KING FOR A YEAR
SI senior writer Jack McCallum reports on the end of Bill Russell's coaching days in Sacramento after only nine months on the job:
Last week the Kings finally acknowledged that Russell, though a legendary player, is no longer capable of being a successful NBA coach. Gregg Lukenbill, the Sacramento managing general partner, kicked Russell upstairs to the vaguely defined position of vice-president of basketball operations; he also demoted president and general manager Joe Axelson, the man responsible for bringing Russell to Sacramento, to the even more vaguely defined job of vice-president for business operations.
Russell had signed a seven-year contract with the Kings; he was to coach for an unspecified length of time—the minimum was thought to be two years—and then succeed Axelson as the head man in the front office. Why did this plan go awry so quickly?
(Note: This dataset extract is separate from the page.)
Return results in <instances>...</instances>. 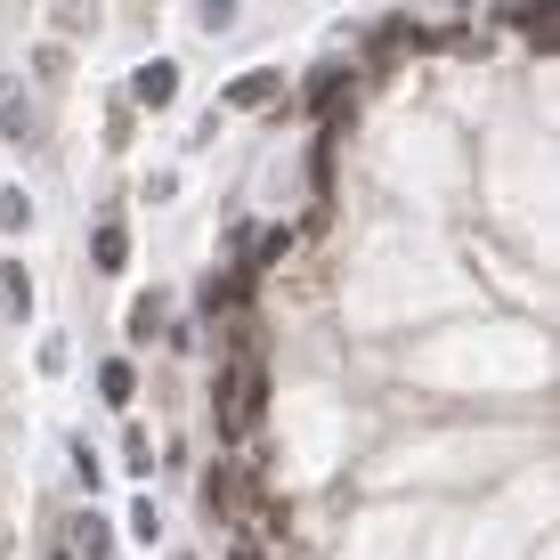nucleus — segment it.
Segmentation results:
<instances>
[{"label": "nucleus", "instance_id": "nucleus-12", "mask_svg": "<svg viewBox=\"0 0 560 560\" xmlns=\"http://www.w3.org/2000/svg\"><path fill=\"white\" fill-rule=\"evenodd\" d=\"M98 268H122V228H98Z\"/></svg>", "mask_w": 560, "mask_h": 560}, {"label": "nucleus", "instance_id": "nucleus-4", "mask_svg": "<svg viewBox=\"0 0 560 560\" xmlns=\"http://www.w3.org/2000/svg\"><path fill=\"white\" fill-rule=\"evenodd\" d=\"M277 90H284V82H277L268 66H260V73H236V82H228V106H268Z\"/></svg>", "mask_w": 560, "mask_h": 560}, {"label": "nucleus", "instance_id": "nucleus-8", "mask_svg": "<svg viewBox=\"0 0 560 560\" xmlns=\"http://www.w3.org/2000/svg\"><path fill=\"white\" fill-rule=\"evenodd\" d=\"M0 122H9V139H33V114L16 98V82H0Z\"/></svg>", "mask_w": 560, "mask_h": 560}, {"label": "nucleus", "instance_id": "nucleus-2", "mask_svg": "<svg viewBox=\"0 0 560 560\" xmlns=\"http://www.w3.org/2000/svg\"><path fill=\"white\" fill-rule=\"evenodd\" d=\"M253 504H260V479L244 471V463H220V471H211V512L236 520V512H253Z\"/></svg>", "mask_w": 560, "mask_h": 560}, {"label": "nucleus", "instance_id": "nucleus-7", "mask_svg": "<svg viewBox=\"0 0 560 560\" xmlns=\"http://www.w3.org/2000/svg\"><path fill=\"white\" fill-rule=\"evenodd\" d=\"M98 390L114 398V407H122V398L139 390V374H130V358H106V365H98Z\"/></svg>", "mask_w": 560, "mask_h": 560}, {"label": "nucleus", "instance_id": "nucleus-11", "mask_svg": "<svg viewBox=\"0 0 560 560\" xmlns=\"http://www.w3.org/2000/svg\"><path fill=\"white\" fill-rule=\"evenodd\" d=\"M73 545H82V552H106V520H73Z\"/></svg>", "mask_w": 560, "mask_h": 560}, {"label": "nucleus", "instance_id": "nucleus-3", "mask_svg": "<svg viewBox=\"0 0 560 560\" xmlns=\"http://www.w3.org/2000/svg\"><path fill=\"white\" fill-rule=\"evenodd\" d=\"M350 98H358V82H350V73H325V66H317V82H308V114L341 122V106H350Z\"/></svg>", "mask_w": 560, "mask_h": 560}, {"label": "nucleus", "instance_id": "nucleus-5", "mask_svg": "<svg viewBox=\"0 0 560 560\" xmlns=\"http://www.w3.org/2000/svg\"><path fill=\"white\" fill-rule=\"evenodd\" d=\"M512 25L528 33V49H552V42H560V25H552V0H528V16L512 9Z\"/></svg>", "mask_w": 560, "mask_h": 560}, {"label": "nucleus", "instance_id": "nucleus-10", "mask_svg": "<svg viewBox=\"0 0 560 560\" xmlns=\"http://www.w3.org/2000/svg\"><path fill=\"white\" fill-rule=\"evenodd\" d=\"M0 293H9L16 308H9V317H25V301H33V284H25V268H9V277H0Z\"/></svg>", "mask_w": 560, "mask_h": 560}, {"label": "nucleus", "instance_id": "nucleus-6", "mask_svg": "<svg viewBox=\"0 0 560 560\" xmlns=\"http://www.w3.org/2000/svg\"><path fill=\"white\" fill-rule=\"evenodd\" d=\"M171 90H179V73H171L163 57H154V66L139 73V106H171Z\"/></svg>", "mask_w": 560, "mask_h": 560}, {"label": "nucleus", "instance_id": "nucleus-13", "mask_svg": "<svg viewBox=\"0 0 560 560\" xmlns=\"http://www.w3.org/2000/svg\"><path fill=\"white\" fill-rule=\"evenodd\" d=\"M236 16V0H203V25H228Z\"/></svg>", "mask_w": 560, "mask_h": 560}, {"label": "nucleus", "instance_id": "nucleus-1", "mask_svg": "<svg viewBox=\"0 0 560 560\" xmlns=\"http://www.w3.org/2000/svg\"><path fill=\"white\" fill-rule=\"evenodd\" d=\"M260 407H268V374H260V358L253 350H236L220 365V439H253V422H260Z\"/></svg>", "mask_w": 560, "mask_h": 560}, {"label": "nucleus", "instance_id": "nucleus-9", "mask_svg": "<svg viewBox=\"0 0 560 560\" xmlns=\"http://www.w3.org/2000/svg\"><path fill=\"white\" fill-rule=\"evenodd\" d=\"M90 16H98V0H57V25H73V33H82Z\"/></svg>", "mask_w": 560, "mask_h": 560}]
</instances>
Some observers think that Russell who had been away from coaching since resigning from the Seattle Super-Sonics in 1977, simply doesn't possess the X's-and-O's acumen necessary to succeed in today's NBA. They say the Kings' 17-41 record on March 7, the day Lukenbill pulled the plug, reflected this. "I don't buy the theory that the game had passed Bill by," Axelson said last week. "I guess eventually what happened was that the players stopped listening to him."
And how about the theory that Russell didn't work hard enough? "Well I'd say the effort was adequate," said Axelson. "Bill delegated a lot of authority, but he was always there."
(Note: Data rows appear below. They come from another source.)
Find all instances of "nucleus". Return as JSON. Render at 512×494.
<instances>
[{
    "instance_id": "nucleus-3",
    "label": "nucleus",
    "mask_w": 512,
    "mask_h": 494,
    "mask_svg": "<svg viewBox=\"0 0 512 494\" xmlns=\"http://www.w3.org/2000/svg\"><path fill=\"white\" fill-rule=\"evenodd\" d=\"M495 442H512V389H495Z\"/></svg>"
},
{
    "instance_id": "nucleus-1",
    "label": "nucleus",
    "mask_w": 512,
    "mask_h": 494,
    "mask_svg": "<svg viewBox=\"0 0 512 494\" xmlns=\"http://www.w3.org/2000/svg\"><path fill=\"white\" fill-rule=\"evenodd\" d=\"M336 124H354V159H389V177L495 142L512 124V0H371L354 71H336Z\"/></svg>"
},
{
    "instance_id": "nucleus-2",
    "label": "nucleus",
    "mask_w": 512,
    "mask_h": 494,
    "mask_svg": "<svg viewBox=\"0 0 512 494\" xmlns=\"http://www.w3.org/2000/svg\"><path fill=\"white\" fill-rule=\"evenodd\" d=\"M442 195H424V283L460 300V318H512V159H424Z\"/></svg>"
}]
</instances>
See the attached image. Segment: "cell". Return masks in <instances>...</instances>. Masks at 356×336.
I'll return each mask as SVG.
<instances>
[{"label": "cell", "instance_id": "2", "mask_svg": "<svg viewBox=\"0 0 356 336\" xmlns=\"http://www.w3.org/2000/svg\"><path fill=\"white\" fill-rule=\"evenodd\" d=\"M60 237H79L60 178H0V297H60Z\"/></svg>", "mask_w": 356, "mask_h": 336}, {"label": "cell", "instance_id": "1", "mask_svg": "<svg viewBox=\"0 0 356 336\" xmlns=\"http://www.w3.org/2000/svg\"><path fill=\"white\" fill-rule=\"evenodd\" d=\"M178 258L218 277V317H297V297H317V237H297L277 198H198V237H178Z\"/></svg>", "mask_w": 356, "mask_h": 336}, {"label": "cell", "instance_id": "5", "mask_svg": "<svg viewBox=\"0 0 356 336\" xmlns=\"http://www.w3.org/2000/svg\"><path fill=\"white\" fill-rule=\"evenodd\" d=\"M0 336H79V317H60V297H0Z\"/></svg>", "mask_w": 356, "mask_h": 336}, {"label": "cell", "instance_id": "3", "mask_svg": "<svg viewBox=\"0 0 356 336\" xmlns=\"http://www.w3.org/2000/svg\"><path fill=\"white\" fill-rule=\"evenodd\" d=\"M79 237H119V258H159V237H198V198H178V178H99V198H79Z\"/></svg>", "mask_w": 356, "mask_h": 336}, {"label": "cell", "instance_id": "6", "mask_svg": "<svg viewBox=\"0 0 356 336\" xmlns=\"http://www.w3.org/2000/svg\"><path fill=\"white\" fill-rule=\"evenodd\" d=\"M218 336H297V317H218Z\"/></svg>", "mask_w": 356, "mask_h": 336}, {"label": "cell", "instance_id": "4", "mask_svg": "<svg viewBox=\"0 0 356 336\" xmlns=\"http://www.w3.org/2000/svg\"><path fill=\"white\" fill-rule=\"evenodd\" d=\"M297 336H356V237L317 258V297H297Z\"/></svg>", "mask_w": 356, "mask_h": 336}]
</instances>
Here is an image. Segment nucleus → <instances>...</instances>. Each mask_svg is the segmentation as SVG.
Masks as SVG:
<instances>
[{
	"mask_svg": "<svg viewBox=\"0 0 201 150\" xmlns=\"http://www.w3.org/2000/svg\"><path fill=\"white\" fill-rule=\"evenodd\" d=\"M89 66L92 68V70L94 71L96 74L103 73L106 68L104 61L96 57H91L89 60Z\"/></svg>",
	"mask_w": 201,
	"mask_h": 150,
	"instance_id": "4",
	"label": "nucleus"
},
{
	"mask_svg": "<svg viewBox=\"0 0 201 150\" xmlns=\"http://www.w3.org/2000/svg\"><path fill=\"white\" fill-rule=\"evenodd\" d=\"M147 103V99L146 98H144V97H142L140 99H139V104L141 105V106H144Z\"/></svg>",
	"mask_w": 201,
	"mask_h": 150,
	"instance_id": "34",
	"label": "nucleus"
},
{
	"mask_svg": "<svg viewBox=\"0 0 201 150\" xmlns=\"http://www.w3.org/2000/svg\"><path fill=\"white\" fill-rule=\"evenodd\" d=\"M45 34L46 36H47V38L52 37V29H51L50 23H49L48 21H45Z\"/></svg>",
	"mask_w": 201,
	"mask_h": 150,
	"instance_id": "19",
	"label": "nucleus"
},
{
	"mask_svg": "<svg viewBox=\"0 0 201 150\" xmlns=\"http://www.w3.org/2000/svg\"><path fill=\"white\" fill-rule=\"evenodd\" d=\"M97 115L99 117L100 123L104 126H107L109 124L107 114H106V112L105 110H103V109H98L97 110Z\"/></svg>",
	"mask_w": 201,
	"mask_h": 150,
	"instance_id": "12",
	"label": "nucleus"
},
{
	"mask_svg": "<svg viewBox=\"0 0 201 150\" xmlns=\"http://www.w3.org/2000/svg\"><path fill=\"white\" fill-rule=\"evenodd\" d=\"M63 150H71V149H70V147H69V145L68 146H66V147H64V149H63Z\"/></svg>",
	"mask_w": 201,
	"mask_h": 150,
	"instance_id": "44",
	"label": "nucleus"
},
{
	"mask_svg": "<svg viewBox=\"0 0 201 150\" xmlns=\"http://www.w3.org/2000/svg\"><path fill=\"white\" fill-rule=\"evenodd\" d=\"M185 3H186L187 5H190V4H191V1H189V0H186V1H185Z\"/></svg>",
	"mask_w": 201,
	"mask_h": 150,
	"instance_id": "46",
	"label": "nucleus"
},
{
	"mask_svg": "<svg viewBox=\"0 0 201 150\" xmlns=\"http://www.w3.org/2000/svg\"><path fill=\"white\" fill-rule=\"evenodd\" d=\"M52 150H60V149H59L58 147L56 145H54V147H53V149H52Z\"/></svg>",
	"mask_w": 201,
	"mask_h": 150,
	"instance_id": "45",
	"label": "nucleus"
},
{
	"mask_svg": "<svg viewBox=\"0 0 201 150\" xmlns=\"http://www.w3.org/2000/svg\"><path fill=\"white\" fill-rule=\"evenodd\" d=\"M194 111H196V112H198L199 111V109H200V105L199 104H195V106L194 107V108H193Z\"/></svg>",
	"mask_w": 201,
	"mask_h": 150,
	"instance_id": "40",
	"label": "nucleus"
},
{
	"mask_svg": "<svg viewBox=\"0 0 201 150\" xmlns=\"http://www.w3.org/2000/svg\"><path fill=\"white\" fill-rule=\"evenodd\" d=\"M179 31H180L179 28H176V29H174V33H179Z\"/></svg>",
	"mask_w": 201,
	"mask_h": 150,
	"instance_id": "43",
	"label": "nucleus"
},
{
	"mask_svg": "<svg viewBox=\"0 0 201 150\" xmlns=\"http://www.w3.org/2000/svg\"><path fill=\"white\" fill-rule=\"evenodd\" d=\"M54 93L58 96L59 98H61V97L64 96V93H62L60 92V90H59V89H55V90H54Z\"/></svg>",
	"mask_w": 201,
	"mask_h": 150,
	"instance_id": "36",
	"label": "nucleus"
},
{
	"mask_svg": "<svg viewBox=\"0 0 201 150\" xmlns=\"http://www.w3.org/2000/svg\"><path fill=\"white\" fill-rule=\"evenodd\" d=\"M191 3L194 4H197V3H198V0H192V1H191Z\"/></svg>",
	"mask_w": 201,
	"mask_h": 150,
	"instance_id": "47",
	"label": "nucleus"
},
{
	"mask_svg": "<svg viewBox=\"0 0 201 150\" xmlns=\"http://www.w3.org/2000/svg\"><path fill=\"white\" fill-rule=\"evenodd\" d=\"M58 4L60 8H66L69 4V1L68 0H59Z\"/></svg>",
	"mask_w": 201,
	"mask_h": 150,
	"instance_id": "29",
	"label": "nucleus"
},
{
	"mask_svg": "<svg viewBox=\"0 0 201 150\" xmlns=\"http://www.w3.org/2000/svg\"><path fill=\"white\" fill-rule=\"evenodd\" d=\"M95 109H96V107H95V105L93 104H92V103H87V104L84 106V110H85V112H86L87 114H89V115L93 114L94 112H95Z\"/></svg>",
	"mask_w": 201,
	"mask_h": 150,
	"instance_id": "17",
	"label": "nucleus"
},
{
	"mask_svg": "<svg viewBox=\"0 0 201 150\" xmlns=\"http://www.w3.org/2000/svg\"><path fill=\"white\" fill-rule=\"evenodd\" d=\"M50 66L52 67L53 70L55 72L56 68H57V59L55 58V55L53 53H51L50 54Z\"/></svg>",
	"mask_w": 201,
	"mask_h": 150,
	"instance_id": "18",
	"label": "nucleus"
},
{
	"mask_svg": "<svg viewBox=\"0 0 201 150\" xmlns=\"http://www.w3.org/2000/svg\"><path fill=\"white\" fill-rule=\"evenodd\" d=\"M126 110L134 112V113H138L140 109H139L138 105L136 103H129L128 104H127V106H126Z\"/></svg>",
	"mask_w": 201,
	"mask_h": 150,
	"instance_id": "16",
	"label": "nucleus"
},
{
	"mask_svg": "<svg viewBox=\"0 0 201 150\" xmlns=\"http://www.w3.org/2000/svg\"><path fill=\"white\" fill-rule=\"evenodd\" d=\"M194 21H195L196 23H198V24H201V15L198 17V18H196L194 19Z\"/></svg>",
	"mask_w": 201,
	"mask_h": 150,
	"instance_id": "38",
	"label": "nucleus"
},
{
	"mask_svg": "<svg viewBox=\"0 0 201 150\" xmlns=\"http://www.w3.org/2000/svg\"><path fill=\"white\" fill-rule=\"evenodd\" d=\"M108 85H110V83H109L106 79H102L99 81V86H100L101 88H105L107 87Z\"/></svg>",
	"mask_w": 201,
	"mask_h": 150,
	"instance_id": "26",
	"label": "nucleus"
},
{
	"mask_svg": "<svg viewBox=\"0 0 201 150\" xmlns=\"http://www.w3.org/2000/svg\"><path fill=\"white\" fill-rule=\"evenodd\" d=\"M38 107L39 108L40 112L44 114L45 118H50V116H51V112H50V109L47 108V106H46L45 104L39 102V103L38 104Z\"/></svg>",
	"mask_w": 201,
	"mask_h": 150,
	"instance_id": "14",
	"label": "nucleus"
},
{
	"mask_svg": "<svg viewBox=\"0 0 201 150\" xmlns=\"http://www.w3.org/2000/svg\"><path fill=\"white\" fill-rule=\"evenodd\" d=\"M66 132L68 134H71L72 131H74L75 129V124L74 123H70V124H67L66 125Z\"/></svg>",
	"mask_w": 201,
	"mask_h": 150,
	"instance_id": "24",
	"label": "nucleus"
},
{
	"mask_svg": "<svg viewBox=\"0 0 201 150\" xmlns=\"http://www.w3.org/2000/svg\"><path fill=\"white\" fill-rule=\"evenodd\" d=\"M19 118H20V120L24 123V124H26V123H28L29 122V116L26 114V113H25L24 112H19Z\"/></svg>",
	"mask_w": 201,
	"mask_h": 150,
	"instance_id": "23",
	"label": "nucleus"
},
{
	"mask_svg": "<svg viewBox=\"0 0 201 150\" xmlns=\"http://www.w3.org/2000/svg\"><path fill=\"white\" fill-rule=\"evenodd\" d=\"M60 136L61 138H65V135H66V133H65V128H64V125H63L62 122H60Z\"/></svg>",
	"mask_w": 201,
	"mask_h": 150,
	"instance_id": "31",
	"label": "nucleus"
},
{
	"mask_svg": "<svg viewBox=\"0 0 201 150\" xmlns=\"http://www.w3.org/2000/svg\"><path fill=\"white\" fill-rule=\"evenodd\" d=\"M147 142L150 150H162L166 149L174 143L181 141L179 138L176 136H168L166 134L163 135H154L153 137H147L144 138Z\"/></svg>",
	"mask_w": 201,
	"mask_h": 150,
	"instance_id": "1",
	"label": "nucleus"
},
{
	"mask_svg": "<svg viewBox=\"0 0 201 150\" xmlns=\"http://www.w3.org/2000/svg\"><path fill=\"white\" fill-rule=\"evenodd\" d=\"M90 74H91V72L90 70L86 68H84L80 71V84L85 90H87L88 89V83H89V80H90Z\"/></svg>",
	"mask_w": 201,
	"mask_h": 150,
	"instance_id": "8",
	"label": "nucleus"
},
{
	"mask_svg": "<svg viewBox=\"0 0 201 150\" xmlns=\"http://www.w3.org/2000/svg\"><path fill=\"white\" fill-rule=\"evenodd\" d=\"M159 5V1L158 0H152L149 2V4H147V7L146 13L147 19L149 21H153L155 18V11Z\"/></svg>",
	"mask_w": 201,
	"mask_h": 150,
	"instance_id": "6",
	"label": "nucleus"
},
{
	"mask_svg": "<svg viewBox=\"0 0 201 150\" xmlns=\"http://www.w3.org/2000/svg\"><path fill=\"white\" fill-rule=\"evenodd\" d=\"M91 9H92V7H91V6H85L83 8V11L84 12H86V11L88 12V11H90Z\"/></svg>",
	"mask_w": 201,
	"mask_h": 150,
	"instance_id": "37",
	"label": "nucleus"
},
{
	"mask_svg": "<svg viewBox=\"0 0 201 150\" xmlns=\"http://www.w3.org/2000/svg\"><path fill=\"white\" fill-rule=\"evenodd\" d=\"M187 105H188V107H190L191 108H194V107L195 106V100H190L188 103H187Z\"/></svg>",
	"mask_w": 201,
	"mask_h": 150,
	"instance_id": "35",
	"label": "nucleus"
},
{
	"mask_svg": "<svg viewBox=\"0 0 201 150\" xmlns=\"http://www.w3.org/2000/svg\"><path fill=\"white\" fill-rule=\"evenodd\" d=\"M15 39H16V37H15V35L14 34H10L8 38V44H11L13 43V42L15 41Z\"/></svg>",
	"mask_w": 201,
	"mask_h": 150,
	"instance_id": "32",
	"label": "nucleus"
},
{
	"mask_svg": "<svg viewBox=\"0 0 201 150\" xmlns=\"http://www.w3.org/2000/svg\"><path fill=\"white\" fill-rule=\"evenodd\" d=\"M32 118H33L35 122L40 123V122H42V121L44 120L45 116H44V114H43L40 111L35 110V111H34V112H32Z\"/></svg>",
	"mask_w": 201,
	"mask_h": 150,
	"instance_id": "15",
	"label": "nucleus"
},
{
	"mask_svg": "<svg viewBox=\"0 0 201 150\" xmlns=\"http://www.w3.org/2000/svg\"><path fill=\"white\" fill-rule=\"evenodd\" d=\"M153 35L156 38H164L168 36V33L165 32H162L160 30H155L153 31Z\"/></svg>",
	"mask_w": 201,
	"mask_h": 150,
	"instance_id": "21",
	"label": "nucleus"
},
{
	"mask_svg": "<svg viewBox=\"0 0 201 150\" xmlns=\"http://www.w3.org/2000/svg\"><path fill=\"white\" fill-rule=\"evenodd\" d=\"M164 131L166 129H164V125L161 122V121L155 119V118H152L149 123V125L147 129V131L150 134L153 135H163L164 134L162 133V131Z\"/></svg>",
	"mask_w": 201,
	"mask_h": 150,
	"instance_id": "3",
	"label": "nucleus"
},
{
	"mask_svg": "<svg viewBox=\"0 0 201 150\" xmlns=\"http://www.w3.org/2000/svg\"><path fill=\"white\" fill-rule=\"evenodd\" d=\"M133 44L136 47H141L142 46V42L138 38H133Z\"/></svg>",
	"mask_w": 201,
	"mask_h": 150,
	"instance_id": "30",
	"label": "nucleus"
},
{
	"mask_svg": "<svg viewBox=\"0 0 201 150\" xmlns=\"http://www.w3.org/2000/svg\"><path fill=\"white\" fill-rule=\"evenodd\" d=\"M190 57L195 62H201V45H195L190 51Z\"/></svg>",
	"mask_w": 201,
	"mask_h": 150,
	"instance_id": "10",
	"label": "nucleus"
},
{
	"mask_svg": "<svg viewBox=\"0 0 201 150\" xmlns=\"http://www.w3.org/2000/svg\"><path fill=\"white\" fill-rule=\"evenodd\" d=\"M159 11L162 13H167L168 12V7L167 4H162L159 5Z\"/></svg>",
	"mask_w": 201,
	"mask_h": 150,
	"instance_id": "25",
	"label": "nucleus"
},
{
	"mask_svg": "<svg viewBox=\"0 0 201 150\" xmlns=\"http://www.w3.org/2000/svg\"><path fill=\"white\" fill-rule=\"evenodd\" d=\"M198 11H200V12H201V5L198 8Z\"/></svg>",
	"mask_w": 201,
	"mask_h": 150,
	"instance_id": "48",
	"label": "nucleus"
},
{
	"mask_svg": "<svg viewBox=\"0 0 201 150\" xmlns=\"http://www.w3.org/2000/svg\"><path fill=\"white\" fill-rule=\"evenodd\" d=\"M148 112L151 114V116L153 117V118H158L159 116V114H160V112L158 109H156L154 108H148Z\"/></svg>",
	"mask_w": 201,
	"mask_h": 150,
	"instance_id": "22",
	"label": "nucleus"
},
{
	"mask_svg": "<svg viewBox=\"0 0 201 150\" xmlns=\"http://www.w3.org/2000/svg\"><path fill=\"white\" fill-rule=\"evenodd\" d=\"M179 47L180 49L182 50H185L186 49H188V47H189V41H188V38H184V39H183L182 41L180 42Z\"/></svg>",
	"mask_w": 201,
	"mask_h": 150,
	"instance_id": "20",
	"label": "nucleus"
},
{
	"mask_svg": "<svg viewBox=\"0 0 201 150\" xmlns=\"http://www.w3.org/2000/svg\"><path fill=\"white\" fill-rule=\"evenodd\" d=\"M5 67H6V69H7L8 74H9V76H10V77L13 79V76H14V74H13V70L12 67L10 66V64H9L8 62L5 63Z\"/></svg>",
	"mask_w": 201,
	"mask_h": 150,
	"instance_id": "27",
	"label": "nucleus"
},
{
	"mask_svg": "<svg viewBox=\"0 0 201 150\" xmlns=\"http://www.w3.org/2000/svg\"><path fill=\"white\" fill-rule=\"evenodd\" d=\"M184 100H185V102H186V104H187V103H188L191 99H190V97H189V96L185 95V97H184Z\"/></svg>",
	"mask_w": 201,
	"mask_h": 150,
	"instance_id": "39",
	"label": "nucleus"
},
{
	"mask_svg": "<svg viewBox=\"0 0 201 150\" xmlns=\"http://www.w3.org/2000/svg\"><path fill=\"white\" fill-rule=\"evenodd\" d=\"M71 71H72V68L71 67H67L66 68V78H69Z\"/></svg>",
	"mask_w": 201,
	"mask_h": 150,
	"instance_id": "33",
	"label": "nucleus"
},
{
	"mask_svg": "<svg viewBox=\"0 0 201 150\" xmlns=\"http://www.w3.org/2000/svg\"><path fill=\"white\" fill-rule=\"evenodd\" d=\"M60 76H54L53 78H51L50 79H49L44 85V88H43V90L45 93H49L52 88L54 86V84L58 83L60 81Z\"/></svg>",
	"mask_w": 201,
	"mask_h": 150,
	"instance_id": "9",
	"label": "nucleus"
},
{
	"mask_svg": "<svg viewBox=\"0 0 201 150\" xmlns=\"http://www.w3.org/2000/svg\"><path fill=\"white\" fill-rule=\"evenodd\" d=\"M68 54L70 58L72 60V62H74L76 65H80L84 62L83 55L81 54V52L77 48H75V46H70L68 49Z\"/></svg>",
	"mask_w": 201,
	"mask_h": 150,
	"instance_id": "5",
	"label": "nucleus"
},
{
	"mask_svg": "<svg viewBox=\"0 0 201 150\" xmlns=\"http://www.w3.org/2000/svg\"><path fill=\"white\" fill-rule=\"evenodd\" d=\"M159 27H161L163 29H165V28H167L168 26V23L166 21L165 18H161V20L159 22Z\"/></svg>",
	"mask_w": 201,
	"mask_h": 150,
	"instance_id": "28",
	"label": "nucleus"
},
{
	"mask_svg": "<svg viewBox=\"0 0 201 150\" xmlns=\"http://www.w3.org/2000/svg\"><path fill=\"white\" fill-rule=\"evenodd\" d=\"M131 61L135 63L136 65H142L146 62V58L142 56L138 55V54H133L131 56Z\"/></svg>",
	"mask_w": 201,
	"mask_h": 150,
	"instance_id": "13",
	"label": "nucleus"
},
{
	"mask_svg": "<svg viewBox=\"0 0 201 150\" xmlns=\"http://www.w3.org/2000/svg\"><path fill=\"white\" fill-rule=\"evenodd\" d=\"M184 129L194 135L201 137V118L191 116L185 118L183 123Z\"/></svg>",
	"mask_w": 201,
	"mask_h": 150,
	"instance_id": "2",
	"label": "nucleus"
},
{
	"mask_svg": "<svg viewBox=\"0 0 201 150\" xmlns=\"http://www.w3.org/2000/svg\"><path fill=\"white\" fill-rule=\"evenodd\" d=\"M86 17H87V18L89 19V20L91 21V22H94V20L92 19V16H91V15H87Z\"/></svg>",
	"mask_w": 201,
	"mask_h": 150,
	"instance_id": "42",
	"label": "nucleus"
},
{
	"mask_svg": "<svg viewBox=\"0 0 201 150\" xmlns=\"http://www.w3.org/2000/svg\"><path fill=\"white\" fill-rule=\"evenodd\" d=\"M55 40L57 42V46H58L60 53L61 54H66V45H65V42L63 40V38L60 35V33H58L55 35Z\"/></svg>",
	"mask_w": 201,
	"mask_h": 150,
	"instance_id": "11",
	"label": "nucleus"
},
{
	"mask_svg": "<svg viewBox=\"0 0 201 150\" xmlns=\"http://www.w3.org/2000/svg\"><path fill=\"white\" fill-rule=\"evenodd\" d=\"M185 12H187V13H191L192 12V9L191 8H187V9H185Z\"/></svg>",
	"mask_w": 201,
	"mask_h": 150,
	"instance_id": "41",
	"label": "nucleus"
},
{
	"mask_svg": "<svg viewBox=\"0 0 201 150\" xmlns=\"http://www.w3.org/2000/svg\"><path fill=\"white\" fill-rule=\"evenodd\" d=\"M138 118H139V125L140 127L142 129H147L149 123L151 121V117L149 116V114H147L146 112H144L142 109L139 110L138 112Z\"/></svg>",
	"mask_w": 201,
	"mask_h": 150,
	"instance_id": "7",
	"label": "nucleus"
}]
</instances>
The fact remains: The Sacramento system, in which Russell acted as an "executive" head coach who gave many of the everyday coaching duties to assistants Willis Reed (who left to coach the Nets on Feb. 29) and Jerry Reynolds (who was named the Kings coach through the 1989-90 season) only left the players confused. "It was obvious that there was no direction on that team," said an assistant coach of a Western Conference team.
TOMATO SURPRISE
Ned Gillette, of Stowe, Vt. (SI, Dec. 15, 1986), has done it: He has fulfilled his dream of sailing and rowing his 28-foot aluminum boat, Sea Tomato, from South America to Antarctica. On March 6, Gillette and three crewmen arrived at a landfill near King George Island, completing their 720-mile voyage a week ahead of schedule.
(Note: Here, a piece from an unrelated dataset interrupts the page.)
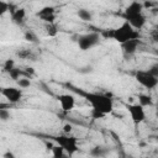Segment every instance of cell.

Gillette was prepared to make the trip a year ago but was frustrated by a heavy ice pack along his proposed route. After a month of waiting in vain at Cape Brecknock, Chile, 60 miles northwest of Cape Horn, that attempt had to be scrubbed. But the 42-year-old Gillette, who has circled Mt. Everest on skis and has scaled Mt. McKinley in a single day, didn't give up. He continued his daily rowing workouts, assembled a new crew and returned to Brecknock last month.
"The Tomato is a far more functional craft this year," Gillette wrote a friend the night before the Feb. 22 launching. "I'm as content as I've ever been. Over four years of preparation, and the departure is hours away. We're at a solid peak of readiness. I have no dread of the days ahead, though I know it will be a hard trial."